Barbara Dowding, vice president at WUCWO, believes the diaconate is possible for women but doubts it will happen in her lifetime. “For bishops and priests who are living now and go back a long way, the very notion of having a woman ordained to anything is just so hard for them, you know? Because it’s been a male-dominated church in so many ways,” she said.
There will be 54 female voting delegates at the October Synod, commonly referred to as Synod mothers, who will engage with prelates and priests in roundtable discussions. The youngest is Julia Oseka, 23, a Polish student of physics and theology at St.

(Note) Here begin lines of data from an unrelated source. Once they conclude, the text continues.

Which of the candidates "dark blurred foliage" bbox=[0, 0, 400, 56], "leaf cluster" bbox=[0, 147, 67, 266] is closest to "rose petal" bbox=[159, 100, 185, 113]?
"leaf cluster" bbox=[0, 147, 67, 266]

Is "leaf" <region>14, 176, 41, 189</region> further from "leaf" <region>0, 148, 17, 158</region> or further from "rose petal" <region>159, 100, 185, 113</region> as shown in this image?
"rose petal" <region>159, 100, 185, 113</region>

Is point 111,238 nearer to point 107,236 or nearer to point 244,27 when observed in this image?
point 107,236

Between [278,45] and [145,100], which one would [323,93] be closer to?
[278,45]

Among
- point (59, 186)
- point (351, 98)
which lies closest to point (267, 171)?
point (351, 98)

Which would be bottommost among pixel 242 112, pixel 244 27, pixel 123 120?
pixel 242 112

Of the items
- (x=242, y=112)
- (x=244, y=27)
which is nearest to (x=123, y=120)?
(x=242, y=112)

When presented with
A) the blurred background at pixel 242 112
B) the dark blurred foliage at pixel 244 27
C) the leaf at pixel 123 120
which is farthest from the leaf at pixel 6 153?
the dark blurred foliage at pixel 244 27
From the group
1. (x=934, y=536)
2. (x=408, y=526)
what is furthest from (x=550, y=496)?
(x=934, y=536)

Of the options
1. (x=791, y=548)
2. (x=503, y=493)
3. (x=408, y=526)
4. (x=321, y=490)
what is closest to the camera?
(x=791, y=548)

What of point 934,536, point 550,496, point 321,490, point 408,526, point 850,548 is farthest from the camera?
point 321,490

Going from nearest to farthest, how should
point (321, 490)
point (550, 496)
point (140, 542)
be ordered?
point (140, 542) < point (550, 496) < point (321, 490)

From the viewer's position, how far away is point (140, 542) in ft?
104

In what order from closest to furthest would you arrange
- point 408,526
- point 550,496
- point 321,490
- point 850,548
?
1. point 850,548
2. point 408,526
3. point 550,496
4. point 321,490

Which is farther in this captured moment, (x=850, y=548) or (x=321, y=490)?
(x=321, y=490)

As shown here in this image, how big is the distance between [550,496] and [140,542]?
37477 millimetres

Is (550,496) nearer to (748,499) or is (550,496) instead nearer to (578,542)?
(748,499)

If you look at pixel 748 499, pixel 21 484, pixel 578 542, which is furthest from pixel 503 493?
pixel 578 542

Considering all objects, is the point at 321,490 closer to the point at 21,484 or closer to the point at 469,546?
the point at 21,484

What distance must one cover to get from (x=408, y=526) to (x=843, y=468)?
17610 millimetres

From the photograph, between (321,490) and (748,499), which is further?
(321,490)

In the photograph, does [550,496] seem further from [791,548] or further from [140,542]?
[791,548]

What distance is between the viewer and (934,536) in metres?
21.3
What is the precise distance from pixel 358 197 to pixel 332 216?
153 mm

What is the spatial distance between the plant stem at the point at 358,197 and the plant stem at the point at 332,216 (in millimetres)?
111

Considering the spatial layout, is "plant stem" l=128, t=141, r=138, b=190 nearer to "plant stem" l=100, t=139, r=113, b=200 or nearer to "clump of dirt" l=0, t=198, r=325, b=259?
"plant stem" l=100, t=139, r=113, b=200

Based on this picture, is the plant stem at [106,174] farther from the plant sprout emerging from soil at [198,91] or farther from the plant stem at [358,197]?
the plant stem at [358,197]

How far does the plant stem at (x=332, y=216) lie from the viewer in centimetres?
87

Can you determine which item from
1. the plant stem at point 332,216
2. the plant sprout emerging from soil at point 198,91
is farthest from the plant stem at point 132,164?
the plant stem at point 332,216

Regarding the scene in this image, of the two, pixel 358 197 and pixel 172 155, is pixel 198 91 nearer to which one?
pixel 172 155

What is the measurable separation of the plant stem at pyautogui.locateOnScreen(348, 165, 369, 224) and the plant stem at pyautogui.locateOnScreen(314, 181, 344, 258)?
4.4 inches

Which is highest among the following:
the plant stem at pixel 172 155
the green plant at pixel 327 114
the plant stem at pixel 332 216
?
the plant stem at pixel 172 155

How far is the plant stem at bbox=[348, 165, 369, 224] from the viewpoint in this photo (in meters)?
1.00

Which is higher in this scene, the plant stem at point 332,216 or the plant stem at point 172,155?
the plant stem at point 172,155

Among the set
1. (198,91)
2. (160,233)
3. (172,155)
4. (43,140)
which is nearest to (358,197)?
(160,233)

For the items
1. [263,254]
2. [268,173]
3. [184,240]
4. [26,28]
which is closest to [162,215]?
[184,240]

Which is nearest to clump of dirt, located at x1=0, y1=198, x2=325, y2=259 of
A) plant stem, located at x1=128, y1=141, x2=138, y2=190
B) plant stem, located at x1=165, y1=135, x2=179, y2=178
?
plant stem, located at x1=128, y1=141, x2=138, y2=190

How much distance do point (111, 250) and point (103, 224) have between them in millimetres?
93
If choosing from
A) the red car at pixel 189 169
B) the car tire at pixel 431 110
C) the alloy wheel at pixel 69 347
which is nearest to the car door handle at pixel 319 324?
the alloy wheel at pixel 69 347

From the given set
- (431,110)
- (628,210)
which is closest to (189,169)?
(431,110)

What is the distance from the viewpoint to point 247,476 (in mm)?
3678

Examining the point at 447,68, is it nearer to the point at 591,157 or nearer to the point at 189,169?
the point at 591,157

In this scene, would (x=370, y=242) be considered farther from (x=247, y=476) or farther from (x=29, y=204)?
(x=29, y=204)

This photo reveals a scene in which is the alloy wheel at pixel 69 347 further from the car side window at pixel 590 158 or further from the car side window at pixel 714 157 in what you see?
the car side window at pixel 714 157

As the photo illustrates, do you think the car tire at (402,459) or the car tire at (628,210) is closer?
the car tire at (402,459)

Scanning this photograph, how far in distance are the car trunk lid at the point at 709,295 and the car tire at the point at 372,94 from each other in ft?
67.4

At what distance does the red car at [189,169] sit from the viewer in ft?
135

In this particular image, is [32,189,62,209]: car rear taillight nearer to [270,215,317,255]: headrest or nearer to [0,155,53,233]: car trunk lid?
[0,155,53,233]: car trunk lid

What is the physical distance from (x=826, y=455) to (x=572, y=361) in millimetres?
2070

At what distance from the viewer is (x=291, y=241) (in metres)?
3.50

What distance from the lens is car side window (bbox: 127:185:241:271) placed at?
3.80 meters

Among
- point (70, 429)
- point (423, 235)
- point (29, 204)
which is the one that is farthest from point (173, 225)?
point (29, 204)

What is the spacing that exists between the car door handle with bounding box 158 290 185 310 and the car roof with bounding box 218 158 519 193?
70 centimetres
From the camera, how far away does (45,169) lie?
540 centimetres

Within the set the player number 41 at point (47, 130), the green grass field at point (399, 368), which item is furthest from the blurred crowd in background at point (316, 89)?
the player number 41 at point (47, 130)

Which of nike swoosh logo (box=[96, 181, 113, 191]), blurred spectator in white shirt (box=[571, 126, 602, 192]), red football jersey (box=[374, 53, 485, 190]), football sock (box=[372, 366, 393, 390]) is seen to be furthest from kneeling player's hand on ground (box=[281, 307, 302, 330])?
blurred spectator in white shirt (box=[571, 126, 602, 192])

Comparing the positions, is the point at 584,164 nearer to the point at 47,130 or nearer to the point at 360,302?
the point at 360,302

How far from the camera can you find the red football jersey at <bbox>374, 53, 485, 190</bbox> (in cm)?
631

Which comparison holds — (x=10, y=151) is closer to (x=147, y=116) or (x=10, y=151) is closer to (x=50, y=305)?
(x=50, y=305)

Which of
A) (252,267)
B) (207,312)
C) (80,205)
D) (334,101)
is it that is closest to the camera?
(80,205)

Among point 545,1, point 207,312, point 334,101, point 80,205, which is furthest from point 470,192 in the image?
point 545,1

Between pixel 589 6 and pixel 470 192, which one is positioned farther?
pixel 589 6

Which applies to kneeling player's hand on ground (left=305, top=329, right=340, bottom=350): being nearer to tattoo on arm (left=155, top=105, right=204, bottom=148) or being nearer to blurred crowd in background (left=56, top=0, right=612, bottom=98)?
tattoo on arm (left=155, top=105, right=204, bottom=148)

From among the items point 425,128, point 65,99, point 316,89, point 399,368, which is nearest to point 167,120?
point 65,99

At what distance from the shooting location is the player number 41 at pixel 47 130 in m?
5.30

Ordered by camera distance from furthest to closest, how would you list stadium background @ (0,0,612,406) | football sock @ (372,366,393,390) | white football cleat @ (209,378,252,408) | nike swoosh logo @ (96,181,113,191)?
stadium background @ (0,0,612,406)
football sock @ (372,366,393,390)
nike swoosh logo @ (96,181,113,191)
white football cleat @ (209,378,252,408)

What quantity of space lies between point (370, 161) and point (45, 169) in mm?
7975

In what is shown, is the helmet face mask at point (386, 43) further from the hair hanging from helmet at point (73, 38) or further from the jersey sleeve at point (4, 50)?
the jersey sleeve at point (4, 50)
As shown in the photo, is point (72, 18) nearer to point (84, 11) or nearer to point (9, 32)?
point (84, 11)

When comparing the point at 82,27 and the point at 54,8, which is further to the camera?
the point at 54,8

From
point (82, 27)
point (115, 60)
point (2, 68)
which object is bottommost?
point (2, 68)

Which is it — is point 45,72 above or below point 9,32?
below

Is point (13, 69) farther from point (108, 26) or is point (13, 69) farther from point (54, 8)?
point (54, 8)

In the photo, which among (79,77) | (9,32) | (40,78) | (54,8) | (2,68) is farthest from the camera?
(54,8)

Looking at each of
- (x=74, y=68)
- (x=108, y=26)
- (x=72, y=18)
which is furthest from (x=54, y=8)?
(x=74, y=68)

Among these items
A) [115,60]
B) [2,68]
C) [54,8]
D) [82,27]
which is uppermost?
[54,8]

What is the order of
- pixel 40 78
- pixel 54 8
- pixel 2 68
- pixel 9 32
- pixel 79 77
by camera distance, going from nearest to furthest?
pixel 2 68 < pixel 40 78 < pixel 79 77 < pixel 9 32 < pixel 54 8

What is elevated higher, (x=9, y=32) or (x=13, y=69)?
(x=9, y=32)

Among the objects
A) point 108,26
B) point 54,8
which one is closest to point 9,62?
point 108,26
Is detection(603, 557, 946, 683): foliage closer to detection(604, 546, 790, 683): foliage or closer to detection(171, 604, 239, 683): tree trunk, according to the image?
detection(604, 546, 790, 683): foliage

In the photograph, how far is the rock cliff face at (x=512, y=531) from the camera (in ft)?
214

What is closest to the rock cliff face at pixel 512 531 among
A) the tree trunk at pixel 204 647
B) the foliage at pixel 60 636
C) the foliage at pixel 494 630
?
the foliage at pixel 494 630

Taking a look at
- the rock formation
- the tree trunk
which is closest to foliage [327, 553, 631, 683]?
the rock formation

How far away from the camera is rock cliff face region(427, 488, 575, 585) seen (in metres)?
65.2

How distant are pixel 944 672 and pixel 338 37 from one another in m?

Joseph’s University in Philadelphia, who said she felt awe at the responsibility of representing the hopes of so many women.
“As I sat on that chair, I felt how many women before me contributed so that we might one day be listened to. I also felt inspired by so many women who are, for me, models of leaders in the church,” she said at a webinar organized by WUCWO on Thursday (Sept. 26).
Oseka said that sitting in and voting at the synod “is a gift” and praised the opportunity “to dialogue on the same level with priests, bishops and lay people.” Whether women watch the synod with disappointment or bated breath, Oseka urged that the event should be interpreted as “a sign not to give up on the task of giving visibility to women in the church.”